After intermission the duo played music of the young Philadelphia composer Joseph Hallman, named by NPR one of the top composers under age 40. DreamLog was written for Ms. Weilerstein and Mr. Barnatan as a series of the composer’s dreams, some with descriptive titles such as Stellar Vision and Poulenc/Picasso vs. Shostakovitch/Kandinsky. It was helpful that they talked about the piece before playing, and of how many of these sections were random, so each time it was performed it would sound different. Those with titles seemed appropriate to their inspirations. They performed four of the eleven movements.

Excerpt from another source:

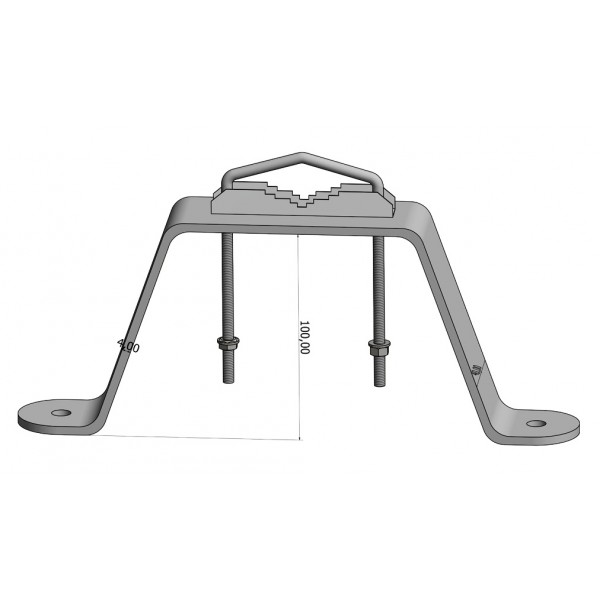 VIKAR Βάση τοίχου 21002 για στήριξη ιστού, ατσάλινη, 10cm - Κεραίες TV - Αποκωδικοποιητές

The duo closed the program with the G minor Sonata, Op.19, by Rachmaninoff. This large, four-movement work was written immediately after the successful 1901second piano concerto. It is full of the romantic drama and rich melodies that are a trademark of Rachmaninoff. Ms. Weilerstein and Mr. Barnatan easily rose to the occasion. The performance was completely convincing and the audience rose to their feet as one to acknowledge that fact. Although brought back to the stage twice by continued applause, there was no encore.

The audience was exceptionally appreciative but their modest numbers made the Weill seem cavernous. Schroeder Hall would have been a better location where the cellist could match her sonority with the pianist’s sound. As it was, Mr. Barnatan did a commendable job of sounding authoritative and dramatic without unduly covering Ms. Weilerstein.